Analysis & visualization of energy & climate scenarios
https://pyam-iamc.readthedocs.io/
Apache License 2.0
221 stars 115 forks source link

read_iiasa() - filter also by meta information #789

Open bs538 opened 8 months ago

bs538 commented 8 months ago

It would be helpful if read_iiasa() could also filter for meta information like climate assessment category. Use case: I tried to download data for all C1 scenarios from the AR6-DB. This works with the below, but when extending the query to more than just global and selected variables the memory requirements get very large. Adding the option to add meta information to the query (as commented line) would remove the need to first download and store a large file in memory.

df = pyam.read_iiasa("ar6-public",
    region = "World",
    variable = ['Emissions|CO2', 'Primary Energy|Coal'],
    # Category = "C1",
    meta=['Category', "IMP_marker"])

df.filter(Category="C1", inplace=True)

(With thanks to @jkikstra for confirming that this is currently not possible.)

danielhuppmann commented 8 months ago

Indeed, this was possible (I believe) but was lost a while back due to a regression in the RestAPI of the ixmp package.

We will implement this feature as part of the migration to the ixmp4 package for hosting IIASA scenario databases, see http://docs.ece.iiasa.ac.at/ixmp4

rongqizhu commented 2 months ago

I have the same needs as you. Following your example, I tried to use a filter to categorize, as shown. But I have two question:

  1. Why the filtered IamDataFrame can not be assigned to the new variable, It seems to be an empty table.
  2. How can I filter out multiple categories at once, like df.filter(Category=["C1","C2","C3"], inplace=True) @danielhuppmann, @jkikstra Some ideas about addressing it? Thank you! image
danielhuppmann commented 2 months ago

This is an unrelated question to the initial issue, and this is purely a mistake in your python code. You use the argument inplace=True, so the filter-operation happens directly on ar6_gas (which as you can see in the following cell now only has the C1 category).

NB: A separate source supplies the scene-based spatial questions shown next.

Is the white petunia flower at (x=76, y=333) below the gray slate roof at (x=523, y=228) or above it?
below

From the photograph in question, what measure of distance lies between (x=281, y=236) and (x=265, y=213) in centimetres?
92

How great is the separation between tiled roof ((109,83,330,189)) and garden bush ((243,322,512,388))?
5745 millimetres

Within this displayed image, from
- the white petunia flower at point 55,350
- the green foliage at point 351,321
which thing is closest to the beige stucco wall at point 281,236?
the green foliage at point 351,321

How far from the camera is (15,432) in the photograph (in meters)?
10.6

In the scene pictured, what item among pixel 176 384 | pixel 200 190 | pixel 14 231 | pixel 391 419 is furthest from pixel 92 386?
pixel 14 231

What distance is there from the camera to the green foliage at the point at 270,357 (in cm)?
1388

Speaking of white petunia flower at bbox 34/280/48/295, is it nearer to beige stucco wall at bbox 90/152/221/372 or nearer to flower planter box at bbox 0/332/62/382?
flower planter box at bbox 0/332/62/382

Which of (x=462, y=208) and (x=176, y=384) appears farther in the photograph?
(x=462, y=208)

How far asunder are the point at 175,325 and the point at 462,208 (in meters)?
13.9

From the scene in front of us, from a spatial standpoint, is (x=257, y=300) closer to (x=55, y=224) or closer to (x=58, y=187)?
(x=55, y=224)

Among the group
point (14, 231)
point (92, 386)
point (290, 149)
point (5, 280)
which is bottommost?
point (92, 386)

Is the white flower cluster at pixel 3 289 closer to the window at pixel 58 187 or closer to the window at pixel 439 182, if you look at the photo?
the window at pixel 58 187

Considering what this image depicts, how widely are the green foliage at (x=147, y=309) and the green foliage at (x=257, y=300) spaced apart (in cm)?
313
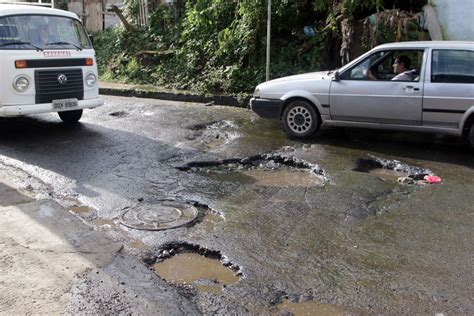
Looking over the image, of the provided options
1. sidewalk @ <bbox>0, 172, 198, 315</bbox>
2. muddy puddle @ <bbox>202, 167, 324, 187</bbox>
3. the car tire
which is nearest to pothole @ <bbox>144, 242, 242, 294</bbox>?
sidewalk @ <bbox>0, 172, 198, 315</bbox>

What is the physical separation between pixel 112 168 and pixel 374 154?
12.6 feet

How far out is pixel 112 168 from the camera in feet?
22.7

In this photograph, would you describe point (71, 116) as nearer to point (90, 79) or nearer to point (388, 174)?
point (90, 79)

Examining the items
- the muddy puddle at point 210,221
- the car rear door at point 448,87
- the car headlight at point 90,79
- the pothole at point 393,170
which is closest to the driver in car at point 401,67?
the car rear door at point 448,87

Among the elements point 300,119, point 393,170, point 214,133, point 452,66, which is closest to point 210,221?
point 393,170

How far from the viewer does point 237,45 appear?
43.3 feet

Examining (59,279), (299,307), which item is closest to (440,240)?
(299,307)

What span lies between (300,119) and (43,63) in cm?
443

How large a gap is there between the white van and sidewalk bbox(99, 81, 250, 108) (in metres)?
3.47

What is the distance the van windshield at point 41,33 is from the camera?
8.34 metres

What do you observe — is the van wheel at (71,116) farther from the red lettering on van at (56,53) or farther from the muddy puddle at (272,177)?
the muddy puddle at (272,177)

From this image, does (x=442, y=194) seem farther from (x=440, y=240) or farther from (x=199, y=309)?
(x=199, y=309)

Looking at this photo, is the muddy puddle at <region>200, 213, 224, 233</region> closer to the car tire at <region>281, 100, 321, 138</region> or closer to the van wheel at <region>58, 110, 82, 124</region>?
the car tire at <region>281, 100, 321, 138</region>

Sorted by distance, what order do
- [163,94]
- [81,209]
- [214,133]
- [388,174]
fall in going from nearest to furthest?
1. [81,209]
2. [388,174]
3. [214,133]
4. [163,94]
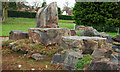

When you call ar6_gas.filter(Category="C1", inplace=True), the method does not return any object, hence ar6_gas_c1 is None - see the error message in the last cell of the screenshot.

This behavior directly follow the equivalent pandas behavior for inplace, so please read the docs there.

rongqizhu commented 2 months ago

This is an unrelated question to the initial issue, and this is purely a mistake in your python code. You use the argument inplace=True, so the filter-operation happens directly on ar6_gas (which as you can see in the following cell now only has the C1 category).

When you call ar6_gas.filter(Category="C1", inplace=True), the method does not return any object, hence ar6_gas_c1 is None - see the error message in the last cell of the screenshot.

This behavior directly follow the equivalent pandas behavior for inplace, so please read the docs there.

Thank you for your reply. It is my negligence. I have already solved this problem.